Un groupe, qui comprend le Brésil, la Russie et d’autres États de l’ex-Union Soviétique, met l’accent sur les implications de l’action climatique sur le développement économique. Pendant ce temps, les Petits États Insulaires en Développement (PEID), qui sont très vulnérables aux impacts du changement climatique, mettent en avant l’adaptation et la nécessité d’un soutien international.

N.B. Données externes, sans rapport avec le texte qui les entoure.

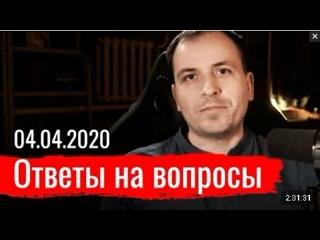 Константин Сёмин. Ответы на вопросы.  г.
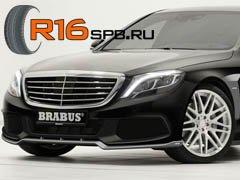 Continental стали выбором знаменитого немецкого ателье Brabus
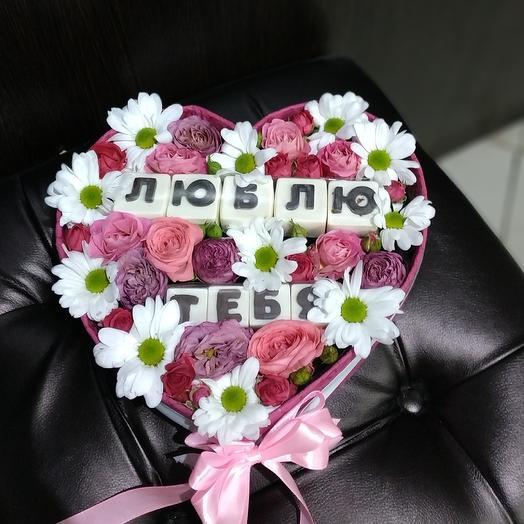"Сердце ""Люблю тебя"": букеты цветов на заказ Flowwow"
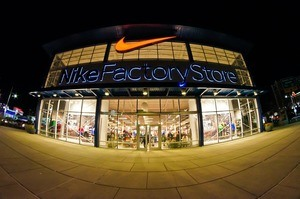 Nike Job Application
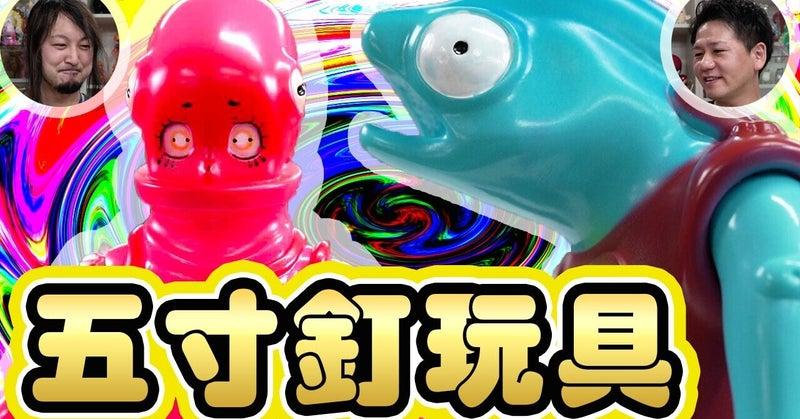 新進気鋭!クリエイター五寸釘まさひろによる五寸釘玩具のご紹介!深海シリーズコンビの融合も昔なつかしいソフビの面白い遊び方。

Ces groupes mettent en lumière les compromis complexes auxquels les pays sont confrontés pour équilibrer la réduction des émissions avec les priorités économiques et sociales. Mais nous pensons qu’ils mettent également en évidence les clivages idéologiques et politiques plus profonds qui façonnent les engagements climatiques. Pour les économies riches et axées sur le marché, le défi réside souvent dans la conciliation entre la réduction des émissions et les modèles dépendants de la croissance, les politiques industrielles compétitives et l’influence des intérêts puissants des combustibles fossiles. Pendant ce temps, dans les économies moins capitalistes et contrôlées par l’État, les priorités sociales – telles que les garanties d’emploi, l’abordabilité de l’énergie et la stabilité politique – peuvent créer une résistance à une décarbonisation agressive. En ce sens, les CDN ne reflètent pas seulement des compromis pragmatiques : la divergence dans les engagements climatiques reflète également la manière dont différents gouvernements définissent la responsabilité, l’équité et le rôle de l’État dans la transformation économique.

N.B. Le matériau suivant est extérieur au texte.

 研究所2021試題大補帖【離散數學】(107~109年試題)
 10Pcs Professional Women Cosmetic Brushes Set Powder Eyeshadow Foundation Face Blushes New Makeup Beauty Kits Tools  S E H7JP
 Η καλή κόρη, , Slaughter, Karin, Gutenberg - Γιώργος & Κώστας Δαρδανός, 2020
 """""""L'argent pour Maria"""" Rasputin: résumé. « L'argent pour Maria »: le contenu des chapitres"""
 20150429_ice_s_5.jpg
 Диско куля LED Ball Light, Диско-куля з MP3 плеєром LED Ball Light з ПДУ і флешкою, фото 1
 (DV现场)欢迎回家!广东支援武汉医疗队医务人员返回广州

Pourquoi standardiser les CDN est important

L’absence d’un format standardisé pour les CDN représente un défi majeur. Chaque pays soumet son document dans son propre format, rendant difficile pour les chercheurs d’évaluer quelles politiques sont efficaces et combien de progrès sont réellement réalisés. Certains pays fournissent des rapports hautement structurés et détaillés, tandis que d’autres ne soumettent que de brefs résumés. De nombreux engagements manquent encore de transparence, notamment en ce qui concerne le financement et la mise en œuvre.

Un format de rapport commun, développé par la CCNUCC et basé sur les leçons tirées des meilleurs exemples de CDN, pourrait permettre une meilleure comparaison des engagements climatiques et augmenter leur transparence. Un tel format pourrait inclure des bases de référence d’émissions standardisées, des objectifs de réduction spécifiques par secteur, des calendriers pour la mise en œuvre des politiques et des méthodologies claires pour mesurer les progrès. Il pourrait également exiger que les pays rapportent le soutien financier et technologique dont ils ont besoin – ou qu’ils fournissent – pour assurer une transition juste. Ces éléments rendraient non seulement les CDN plus comparables mais aideraient également à identifier les lacunes, les meilleures pratiques et les domaines potentiels de coopération internationale.

Alors que la prochaine série de négociations climatiques mondiales approche, il est nécessaire d’avoir des engagements plus clairs et une plus grande responsabilité. Sans cela, les objectifs de l’Accord de Paris pourraient rester uniquement sur le papier.